However, as of yesterday their "gang" had grown from three to four. Wayne was the new boy. They had watched Wayne's family move into the red house at the end of their street. Although kind of shy at first, Wayne was glad to find some boys his own age to play with.
Across the field, over the pasture fences, a running jump over Pebble Creek, they followed Jim. It was lots of fun! Up the hill and through the woods they trailed, never stopping to catch their breath. Sometimes they jumped over fallen logs, sometimes they crawled under branches, then down narrow trails and across mounds of rocks, but they were always running.
Wayne saw for the first time that they were running near a small river. As they climbed a hill, he could hear the sound of rushing water. They came out of the woods into a clearing, and there was the top of a waterfall! The river flowed over a rock cliff and fell 30 feet to the rocks at the bottom. It was so pretty that Wayne stopped to look. As he stood observing the falls and rushing river, he suddenly realized that the rest of the boys were already on the other side. He wondered how they had gotten over there. It didn't take him long to find their "bridge." It was an old board about eight inches wide. He could see that if he wanted to get to the other side, their "bridge" was the only way to cross. He guessed that Jim and the other boys had used it lots of times, but he was not too sure he wanted to use it.

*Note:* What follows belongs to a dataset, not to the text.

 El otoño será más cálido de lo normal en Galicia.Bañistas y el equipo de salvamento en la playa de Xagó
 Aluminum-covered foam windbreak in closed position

Wayne looked down at the water splashing on the rocks below. A cold shiver ran up and down his back. His new friends were waiting for him to cross over. If he refused to follow, they might think he was a sissy. Looking down at the rocks again, he almost didn't care what they thought. He wasn't sure he wanted to cross that skinny-looking board.
“Come on!" called Jim. "It's okay. The board is good and strong. Just don't look down at the waterfall and the rocks—keep your eye on the board. You can trust it...it held us.”
Wayne hesitated as he took his first step. He was scared. And then it was just a few more quick steps and he was over. "Safe!" he sighed out loud.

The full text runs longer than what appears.